Group statistics - aggregate clause

更新时间:
复制 MD 格式

Use aggregate clauses to compute group statistics, such as counts, sums, maximums, and minimums, over search results without viewing individual documents.

Syntax

Aggregate clause syntax:

group_key:field, range:number1~number2, agg_fun:func1#func2, max_group:number2, 
agg_filter:filter_clause, max_group:number

Parameters:

Parameter

Type

Required

Valid value

Default value

Description

group_key:field

field: an attribute field

Yes

INT, LITERAL, INT_ARRAY, or LITERAL_ARRAY fields. For INT_ARRAY or LITERAL_ARRAY fields, repeated items are counted individually.

The attribute field to group by for statistics collection.

agg_fun

Yes

The built-in functions count(), sum(id), max(id), min(id),

and distinct_count(id).
━━━
» Exercise tasks
- a) Copy the aggregate clause page word for word from "Description" up to and including "are counted individually.".
- b) According to the aggregate clause page, what types of attribute fields can be used with group_key?
- c) Write the next part of the aggregate clause page, picking up after its last line.
The lines after this point come from a different source.

» Exercise data
━━━
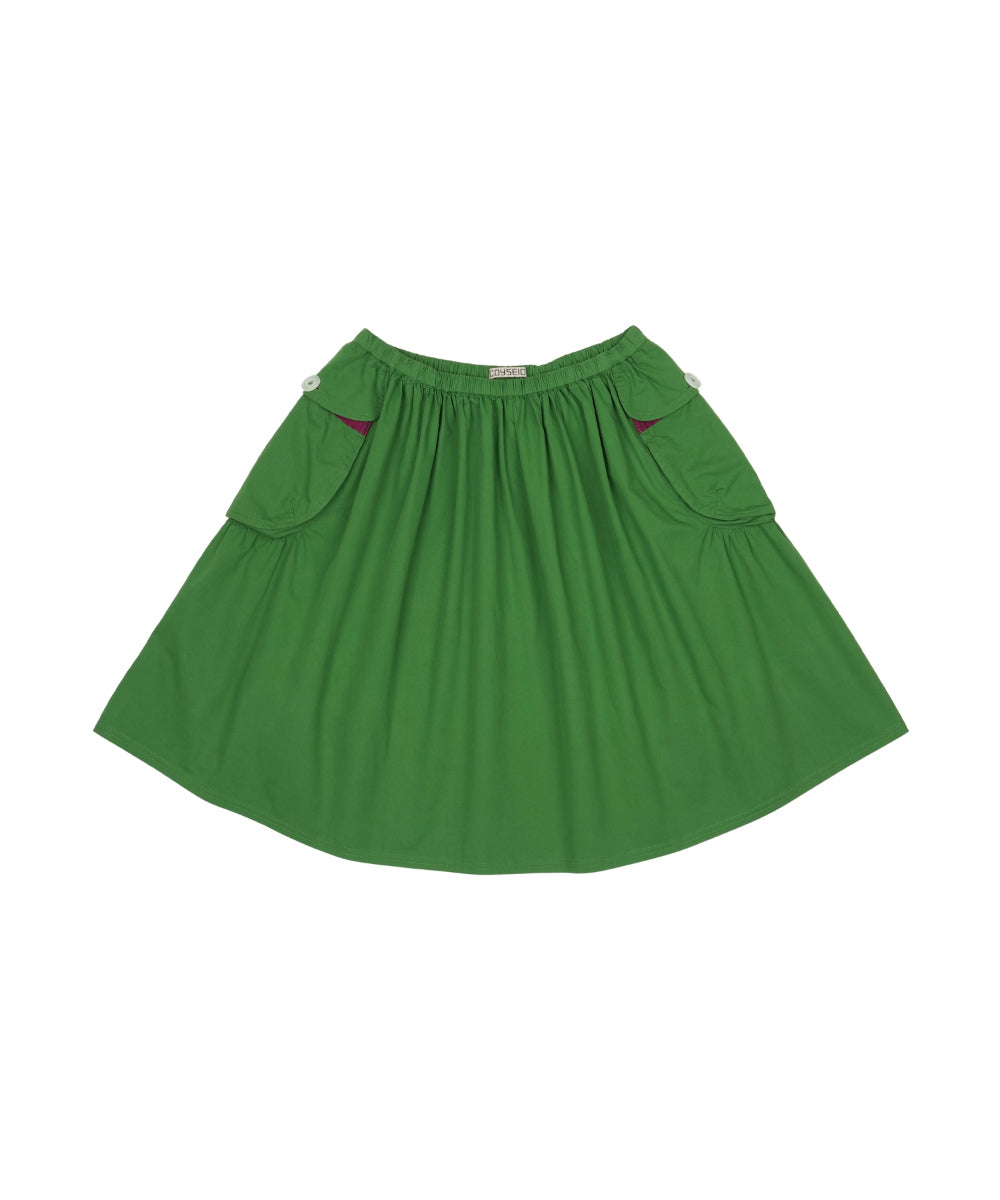 Coyseio - Big Pocket Shirring Skirt Jolly (Green) product image 12 | TRAB K-Fashion Australia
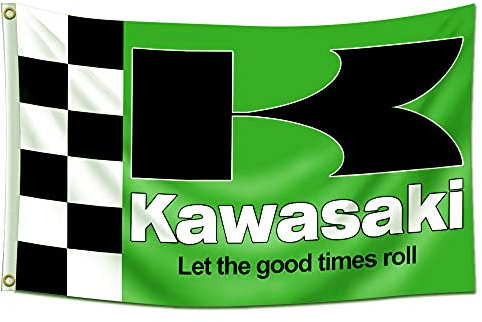 ENMOON Flagge für drinnen und draußen, Motorrad-Banner, lebendige Farben und UV-beständig, ideal für College, Wohnheim, Zimmer, Männerhöhle, Garage, mit Messingösen.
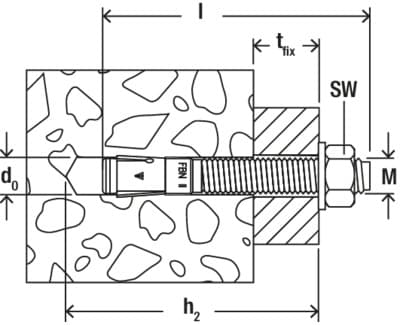 Анкерный болт Fischer FWA Plus 12/20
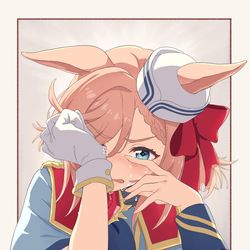 This is a pixiv picture whose title is 凱旋門賞で初めて負けたヴェニュスパークちゃん　その1.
━━━
» Answers by item
- a)
Description

group_key:field

field: an attribute field

Yes

INT, LITERAL, INT_ARRAY, or LITERAL_ARRAY fields. For INT_ARRAY or LITERAL_ARRAY fields, repeated items are counted individually.

- b) INT, LITERAL, INT_ARRAY, or LITERAL_ARRAY fields.

- c)
Supported functions: count(), sum(id), max(id), min(id), and distinct_count(id). Separate multiple functions with number signs (#). The sum(), max(), and min() functions support arithmetic expressions across multiple fields.

range

No

Values between number1 and number2, and values greater than number2. STRING fields cannot be aggregated.

Collects statistics by value ranges for data distribution analysis. Only one range parameter is allowed per aggregate clause.

agg_filter

No

Filters documents by the specified conditions before aggregation.

agg_sampler_threshold

INT

No

The sampling threshold. Documents ranked above this value are counted sequentially. Documents ranked below it are sampled at intervals defined by agg_sampler_step.

agg_sampler_step

INT

No

The sampling interval for documents ranked below agg_sampler_threshold. For sum() and count(), sampled statistics are multiplied by the step size and added to the sequential statistics to produce the final result.

max_group

INT

No

1000

Maximum number of groups returned.

Usage notes

  • An aggregate clause is optional.

  • All referenced fields must be configured as attribute fields in the application schema.

  • Aggregate results are returned in the facet node. The agg_fun functions (such as sum() and count()) produce the statistics.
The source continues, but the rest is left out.